I am no longer capable of burying my head in the South Carolina sand and denying that in five days I'm packing all my earthly belongings in a giant U-Haul and haulin' it across several state lines. My house officially looks half-empty. Half-lived in. It's a state in flux. And it's exciting and disconcerting all at the same time.

My son doesn't know what to think of all this chaos. He has had a lot of fun pushing empty boxes around the living room, but he's really not too happy with how distracted Mommy and Daddy are lately. Tonight I was doing some work in my office/guest room, which is now basically stripped bare except for this computer, and Kostyn walked in and looked up at the wall that used to have Chris' guitars hanging on it. Kostyn normally points to one and signs "Help" (well, his version of "help," which looks suspiciously like his version of "more") and I get one down and put it on the floor for him to strum.

When he saw that bare wall tonight, he threw up his arms in this exasperated, "The guitars are gone, too!?" motion, looked at me disapprovingly, and walked out. It was sad, and hysterically funny.

Denial is also over because I've begun to say goodbye to my friends here. I had breakfast with my pal Tripp on Saturday morning. Tripp, a retired lieutenant colonel in the Marine Corps, and I crossed paths several years ago when we were both volunteering with the American Cancer Society's Relay for Life. We joined forces and eventually were co-chairmen of the local 12-hour, overnight event one year, raising $165,000 for the ACS and getting very, very overtired in the process.

I've since worked with Tripp at Special Olympics track and field events, too, which are always a blast. Last year, when he and another caring soul started up the Lowcountry Autism Foundation to help families dealing with autism, he asked me to be a board member. I was loving being a full-time mom but missing the part of my life that volunteering with ACS and hospice had filled, so I happily accepted.

Tripp taught me a lot about the essence of giving, and how much you get in return when you give.
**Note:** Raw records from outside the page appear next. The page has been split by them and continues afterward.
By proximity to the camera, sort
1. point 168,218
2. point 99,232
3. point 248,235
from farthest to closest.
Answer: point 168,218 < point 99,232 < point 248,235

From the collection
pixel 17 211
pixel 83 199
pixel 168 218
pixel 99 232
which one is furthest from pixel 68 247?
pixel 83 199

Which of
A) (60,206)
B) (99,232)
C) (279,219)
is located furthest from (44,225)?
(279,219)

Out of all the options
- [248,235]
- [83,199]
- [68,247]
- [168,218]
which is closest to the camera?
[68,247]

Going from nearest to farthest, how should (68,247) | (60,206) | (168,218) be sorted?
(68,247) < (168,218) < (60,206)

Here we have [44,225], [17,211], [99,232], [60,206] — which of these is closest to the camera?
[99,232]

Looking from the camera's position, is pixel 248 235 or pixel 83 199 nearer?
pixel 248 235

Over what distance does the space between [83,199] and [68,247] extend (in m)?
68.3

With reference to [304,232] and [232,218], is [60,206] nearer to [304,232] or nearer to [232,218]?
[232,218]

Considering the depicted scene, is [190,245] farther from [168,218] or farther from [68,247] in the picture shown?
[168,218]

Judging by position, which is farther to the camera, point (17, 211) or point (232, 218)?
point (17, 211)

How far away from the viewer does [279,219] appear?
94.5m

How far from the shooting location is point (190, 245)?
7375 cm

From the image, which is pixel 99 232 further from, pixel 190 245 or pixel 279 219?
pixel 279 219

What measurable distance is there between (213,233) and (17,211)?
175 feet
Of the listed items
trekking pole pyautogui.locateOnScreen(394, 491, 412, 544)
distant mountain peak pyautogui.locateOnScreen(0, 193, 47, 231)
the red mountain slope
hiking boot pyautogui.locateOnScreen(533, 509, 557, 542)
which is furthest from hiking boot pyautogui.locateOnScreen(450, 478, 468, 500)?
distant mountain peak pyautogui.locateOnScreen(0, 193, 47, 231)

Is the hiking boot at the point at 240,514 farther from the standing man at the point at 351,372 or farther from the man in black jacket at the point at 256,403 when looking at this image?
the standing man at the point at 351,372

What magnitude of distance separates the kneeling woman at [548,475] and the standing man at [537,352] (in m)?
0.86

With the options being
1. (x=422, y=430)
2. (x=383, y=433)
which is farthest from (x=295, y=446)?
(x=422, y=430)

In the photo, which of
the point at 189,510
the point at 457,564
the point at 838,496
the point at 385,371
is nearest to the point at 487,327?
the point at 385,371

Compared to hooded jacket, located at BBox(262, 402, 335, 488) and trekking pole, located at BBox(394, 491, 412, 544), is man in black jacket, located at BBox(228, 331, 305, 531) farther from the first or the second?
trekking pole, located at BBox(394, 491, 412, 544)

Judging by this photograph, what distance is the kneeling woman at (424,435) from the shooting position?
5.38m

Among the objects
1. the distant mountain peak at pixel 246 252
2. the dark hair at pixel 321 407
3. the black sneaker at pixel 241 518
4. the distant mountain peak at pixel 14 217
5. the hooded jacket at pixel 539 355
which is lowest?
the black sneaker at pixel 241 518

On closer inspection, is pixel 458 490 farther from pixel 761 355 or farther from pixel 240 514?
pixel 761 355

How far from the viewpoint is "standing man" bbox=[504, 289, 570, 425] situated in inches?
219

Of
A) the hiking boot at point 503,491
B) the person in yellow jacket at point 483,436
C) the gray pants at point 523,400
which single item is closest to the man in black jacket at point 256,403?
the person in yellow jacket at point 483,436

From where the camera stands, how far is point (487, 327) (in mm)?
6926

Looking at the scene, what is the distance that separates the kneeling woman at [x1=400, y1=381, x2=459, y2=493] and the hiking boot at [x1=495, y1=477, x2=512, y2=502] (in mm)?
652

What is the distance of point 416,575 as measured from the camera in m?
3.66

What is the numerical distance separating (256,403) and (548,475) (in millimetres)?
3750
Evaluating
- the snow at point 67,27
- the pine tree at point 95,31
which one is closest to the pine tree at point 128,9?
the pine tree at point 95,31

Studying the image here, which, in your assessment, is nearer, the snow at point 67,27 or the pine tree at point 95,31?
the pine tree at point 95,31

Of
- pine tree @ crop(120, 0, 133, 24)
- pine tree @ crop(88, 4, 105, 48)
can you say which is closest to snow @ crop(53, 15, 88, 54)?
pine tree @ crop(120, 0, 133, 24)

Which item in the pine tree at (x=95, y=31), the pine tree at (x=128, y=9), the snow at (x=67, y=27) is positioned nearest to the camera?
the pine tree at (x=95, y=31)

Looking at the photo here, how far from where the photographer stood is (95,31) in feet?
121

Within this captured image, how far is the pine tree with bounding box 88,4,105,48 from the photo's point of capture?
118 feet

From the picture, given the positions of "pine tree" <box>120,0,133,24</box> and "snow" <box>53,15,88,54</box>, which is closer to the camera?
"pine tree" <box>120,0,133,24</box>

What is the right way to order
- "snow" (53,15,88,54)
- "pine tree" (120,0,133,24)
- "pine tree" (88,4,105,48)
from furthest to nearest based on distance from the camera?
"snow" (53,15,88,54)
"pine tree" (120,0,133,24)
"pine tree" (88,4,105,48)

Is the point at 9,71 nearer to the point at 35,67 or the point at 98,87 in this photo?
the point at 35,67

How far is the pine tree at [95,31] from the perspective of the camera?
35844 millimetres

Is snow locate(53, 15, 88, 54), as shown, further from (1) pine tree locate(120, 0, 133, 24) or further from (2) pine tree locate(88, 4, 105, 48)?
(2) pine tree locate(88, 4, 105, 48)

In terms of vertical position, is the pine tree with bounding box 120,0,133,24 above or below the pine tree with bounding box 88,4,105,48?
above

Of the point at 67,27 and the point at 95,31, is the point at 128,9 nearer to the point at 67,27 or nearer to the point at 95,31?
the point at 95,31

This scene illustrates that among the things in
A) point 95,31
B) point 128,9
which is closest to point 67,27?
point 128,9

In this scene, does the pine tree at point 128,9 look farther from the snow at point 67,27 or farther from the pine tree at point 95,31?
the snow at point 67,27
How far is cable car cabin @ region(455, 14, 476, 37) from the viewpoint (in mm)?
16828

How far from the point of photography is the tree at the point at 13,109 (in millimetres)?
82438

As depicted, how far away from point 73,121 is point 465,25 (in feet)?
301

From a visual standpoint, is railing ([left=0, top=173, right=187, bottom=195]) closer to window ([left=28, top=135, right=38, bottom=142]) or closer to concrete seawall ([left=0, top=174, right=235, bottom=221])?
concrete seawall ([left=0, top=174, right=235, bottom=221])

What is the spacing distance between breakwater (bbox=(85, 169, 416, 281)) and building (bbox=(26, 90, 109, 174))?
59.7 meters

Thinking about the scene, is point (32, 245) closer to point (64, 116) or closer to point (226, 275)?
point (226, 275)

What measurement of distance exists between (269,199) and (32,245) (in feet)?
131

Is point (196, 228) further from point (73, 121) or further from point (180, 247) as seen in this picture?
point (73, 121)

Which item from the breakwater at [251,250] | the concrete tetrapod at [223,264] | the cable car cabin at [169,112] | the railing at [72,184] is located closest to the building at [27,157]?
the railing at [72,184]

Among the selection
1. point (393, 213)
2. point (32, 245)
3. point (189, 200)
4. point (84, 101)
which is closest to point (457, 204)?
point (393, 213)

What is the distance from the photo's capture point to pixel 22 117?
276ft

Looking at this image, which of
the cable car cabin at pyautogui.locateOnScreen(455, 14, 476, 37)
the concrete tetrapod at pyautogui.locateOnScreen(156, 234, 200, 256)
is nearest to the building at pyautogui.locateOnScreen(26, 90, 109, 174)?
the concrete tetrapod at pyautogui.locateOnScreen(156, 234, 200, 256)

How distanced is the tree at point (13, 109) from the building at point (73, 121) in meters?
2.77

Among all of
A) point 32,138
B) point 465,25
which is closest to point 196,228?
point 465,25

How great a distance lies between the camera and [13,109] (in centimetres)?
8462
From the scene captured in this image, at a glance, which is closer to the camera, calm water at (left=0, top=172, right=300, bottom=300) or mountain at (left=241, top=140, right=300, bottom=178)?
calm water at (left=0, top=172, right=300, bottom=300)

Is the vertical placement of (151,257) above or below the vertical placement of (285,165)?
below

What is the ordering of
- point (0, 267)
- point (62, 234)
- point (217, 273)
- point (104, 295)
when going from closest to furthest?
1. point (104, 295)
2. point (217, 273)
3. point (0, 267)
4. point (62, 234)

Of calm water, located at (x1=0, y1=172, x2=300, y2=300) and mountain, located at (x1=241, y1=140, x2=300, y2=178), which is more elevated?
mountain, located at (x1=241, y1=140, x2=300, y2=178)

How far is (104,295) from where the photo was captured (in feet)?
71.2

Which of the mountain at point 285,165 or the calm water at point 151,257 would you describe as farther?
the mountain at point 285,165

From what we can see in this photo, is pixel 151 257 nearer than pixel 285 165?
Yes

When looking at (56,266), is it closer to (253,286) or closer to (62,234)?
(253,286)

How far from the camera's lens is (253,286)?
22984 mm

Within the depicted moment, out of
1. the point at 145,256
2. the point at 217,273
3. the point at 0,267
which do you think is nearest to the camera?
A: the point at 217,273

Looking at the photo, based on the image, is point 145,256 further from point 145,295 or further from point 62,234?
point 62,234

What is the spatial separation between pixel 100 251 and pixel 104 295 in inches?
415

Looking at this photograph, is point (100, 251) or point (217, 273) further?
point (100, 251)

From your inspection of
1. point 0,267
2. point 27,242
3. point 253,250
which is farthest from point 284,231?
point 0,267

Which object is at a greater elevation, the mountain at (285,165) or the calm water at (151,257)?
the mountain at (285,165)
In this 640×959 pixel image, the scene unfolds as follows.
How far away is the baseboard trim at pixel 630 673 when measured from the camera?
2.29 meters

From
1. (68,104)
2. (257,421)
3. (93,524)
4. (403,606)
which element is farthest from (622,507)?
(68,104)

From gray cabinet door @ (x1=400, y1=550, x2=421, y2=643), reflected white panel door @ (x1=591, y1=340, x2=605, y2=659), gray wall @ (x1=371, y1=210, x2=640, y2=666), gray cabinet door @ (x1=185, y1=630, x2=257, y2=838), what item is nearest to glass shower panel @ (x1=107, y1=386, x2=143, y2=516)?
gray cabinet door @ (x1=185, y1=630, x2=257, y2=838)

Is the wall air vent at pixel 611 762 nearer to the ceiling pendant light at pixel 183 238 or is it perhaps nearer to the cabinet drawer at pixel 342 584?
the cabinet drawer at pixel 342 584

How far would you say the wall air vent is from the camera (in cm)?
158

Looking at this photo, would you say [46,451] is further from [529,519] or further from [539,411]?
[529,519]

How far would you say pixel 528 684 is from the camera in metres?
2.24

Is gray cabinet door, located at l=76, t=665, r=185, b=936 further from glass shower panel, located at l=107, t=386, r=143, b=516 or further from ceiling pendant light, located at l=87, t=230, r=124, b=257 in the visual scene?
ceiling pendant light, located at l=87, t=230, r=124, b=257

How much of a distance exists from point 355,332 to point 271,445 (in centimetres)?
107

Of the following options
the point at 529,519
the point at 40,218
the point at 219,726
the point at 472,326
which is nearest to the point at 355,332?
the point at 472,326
For me, he will always be the shining example of community service, and I will miss him and his outlook so much.

I've since said goodbye to a handful of others who are close to my heart, and each one has enriched my life here. So far, no tears though. For some reason (denial creeping back in???) I'm sure we will see one another again. And that comforts me.

1 comment:

Heather said...

I have to do my good-bye before Friday ... Not something I'm looking forward to. Love ya.